Sunday, March 17, 2019

all at once

All at once millions of things around us create the singular place.

My good friend, Eric Beck, wrote a thoughtful statement for the opening of Commerce Gallery in Lockhart.  I'd like to share it below.  

Eric is the Artistic Director of Lockhart's Gaslight Baker Theatre.  This month he is directing "The Moors" which is playing for the next two weekends.  I have enjoyed watching this theatre grow and establish itself as the artistic hub of our community.

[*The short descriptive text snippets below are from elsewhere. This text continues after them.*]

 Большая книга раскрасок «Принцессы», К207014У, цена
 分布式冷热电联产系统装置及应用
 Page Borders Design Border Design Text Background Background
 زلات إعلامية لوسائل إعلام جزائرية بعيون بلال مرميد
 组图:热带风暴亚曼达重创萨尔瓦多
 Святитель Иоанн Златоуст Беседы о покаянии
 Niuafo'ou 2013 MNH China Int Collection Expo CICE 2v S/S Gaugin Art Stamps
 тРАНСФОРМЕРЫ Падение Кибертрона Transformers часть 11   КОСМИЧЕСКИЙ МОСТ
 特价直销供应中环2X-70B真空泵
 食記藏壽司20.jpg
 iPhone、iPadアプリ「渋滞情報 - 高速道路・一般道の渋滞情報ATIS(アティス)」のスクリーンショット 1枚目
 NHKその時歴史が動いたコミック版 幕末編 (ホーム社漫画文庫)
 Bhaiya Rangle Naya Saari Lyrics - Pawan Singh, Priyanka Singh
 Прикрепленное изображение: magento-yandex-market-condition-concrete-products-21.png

"Christopher St. Leger’s paintings are stubbornly concerned with place--the unwaveringly particular rendering of locations and situations. The buildings, structures, and even sometimes people he depicts consistently anchor his paintings to specific locales and scenes. It would be wrong to call his work mimetic, but there is very little abstraction of the objects he portrays, very little transformation of the things—lines, shapes, materials--that make them structures. This fidelity to the objects allows St. Leger to display his bravura technical mastery, particularly of the watercolor medium that is notoriously difficult to use realistically. But it also allows him to take the objects he depicts seriously as objects, as things in themselves, and to reckon truthfully with how they interject themselves into our thoughts, our feelings, and our interactions with the worlds they inhabit.

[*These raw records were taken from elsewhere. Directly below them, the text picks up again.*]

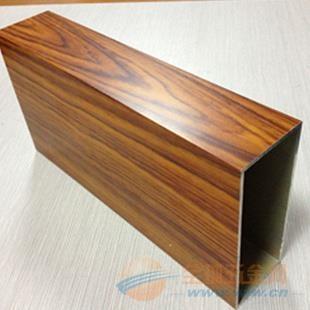 北京木纹铝天花厂家采购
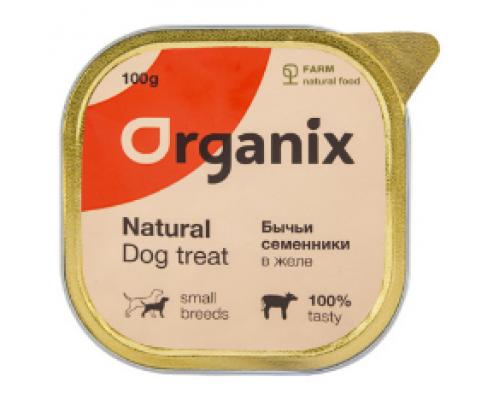 Organix Влажное лакомство для собак бычьи семенники в желе, измельченные. Вес: 100 г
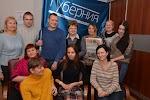 Губерния, Издательский Дом, улица Воровского на фото Челябинска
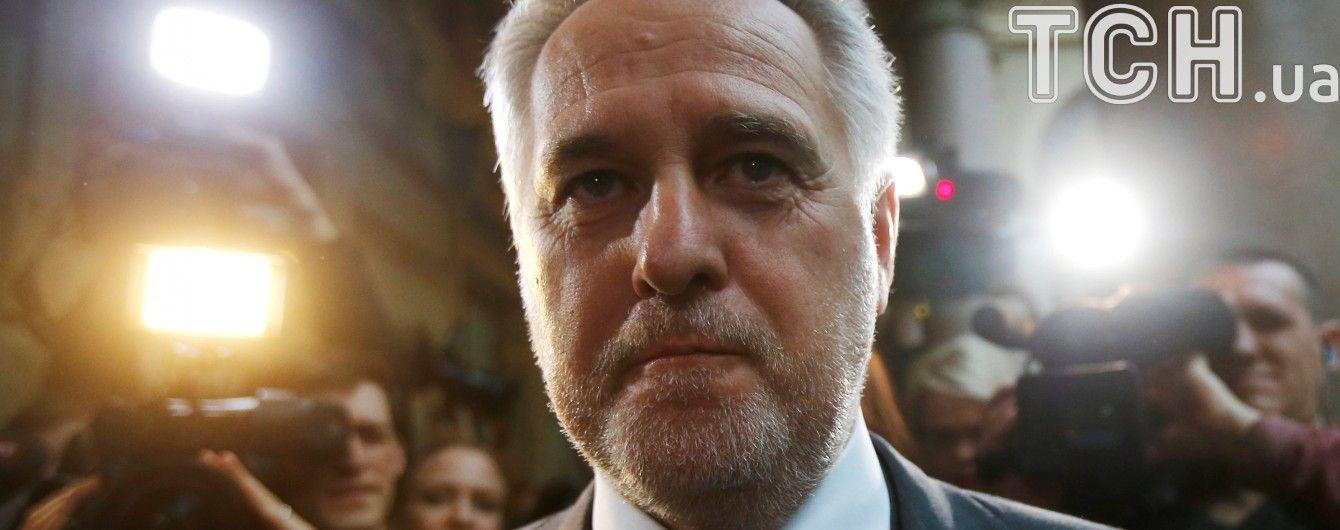 Дело Фирташа разморожено: суду Австрии дали зеленый свет на дальнейшие действия в отношении олигарха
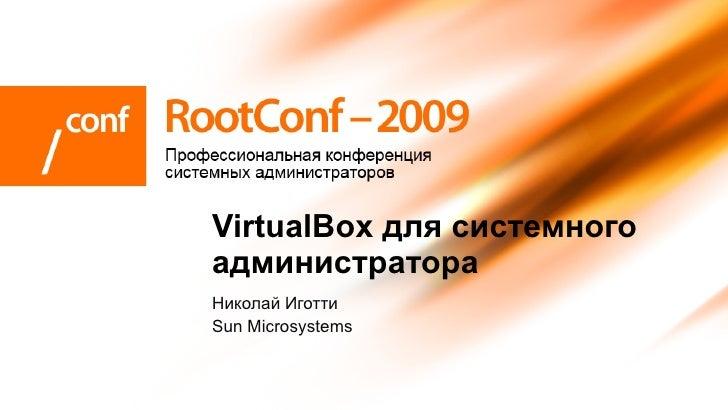 Николай Иготти Sun Microsystems VirtualBox для системного администратора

St. Leger’s commitment to depicting place is not, however, a static one. His work does not revolve around a singular site that provides him an endless canvas to explore his themes, like Monet’s Giverny or Cezanne’s Provence or Faulkner’s Yoknapatawpha County. His creations enact a very mobile sense of place, one that can comfortably and evocatively portray both the Baroque, almost-claustrophobic buildings lining Viennese streets and the open, nearly limitless expanses that hover over Texas small towns. A peripatetic aesthetic that produces intense bursts of space and place but does not remain wedded to location.

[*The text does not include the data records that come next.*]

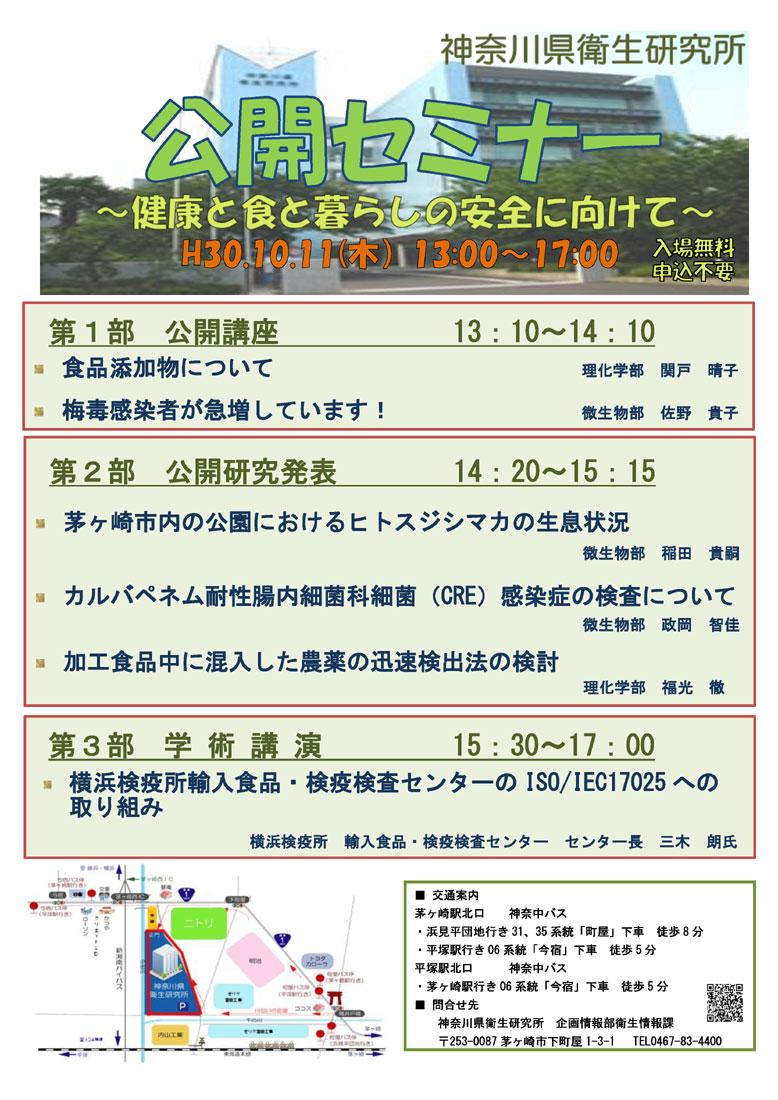 平成30年度 神奈川県衛生研究所「公開セミナー」 ~健康と食と暮らしの安全に向けて~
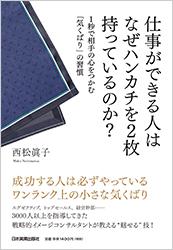 西松眞子著「仕事ができる人はなぜハンカチを2枚持っているのか?」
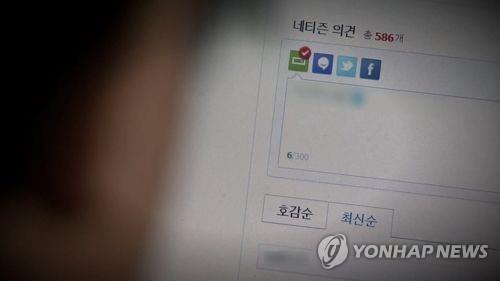 调查:韩25%网民看新闻评论后改变想法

That of course does imply that his body of work meanders or lacks focus. What provides it unity is not the subject matter but the artist’s unerring ability to suffuse his work with palpable mood, tone, and feeling. These exist within a stunningly wide range of expression, from dark and foreboding to light and welcoming, and lots of admixtures in between that often defy formula and expectation. Adding to these forms of expression is his disinterest in hiding the operations of chance: the random drip, the stain from the paint can accidentally placed on the painting. These “accidents” are not really a metacommentary on the form of painting but more about the complications of and deviations within mood and feeling themselves—which sometimes converge with the places where they are felt and sometimes don’t. St. Leger admirably doesn’t feel the need to reconcile any of this."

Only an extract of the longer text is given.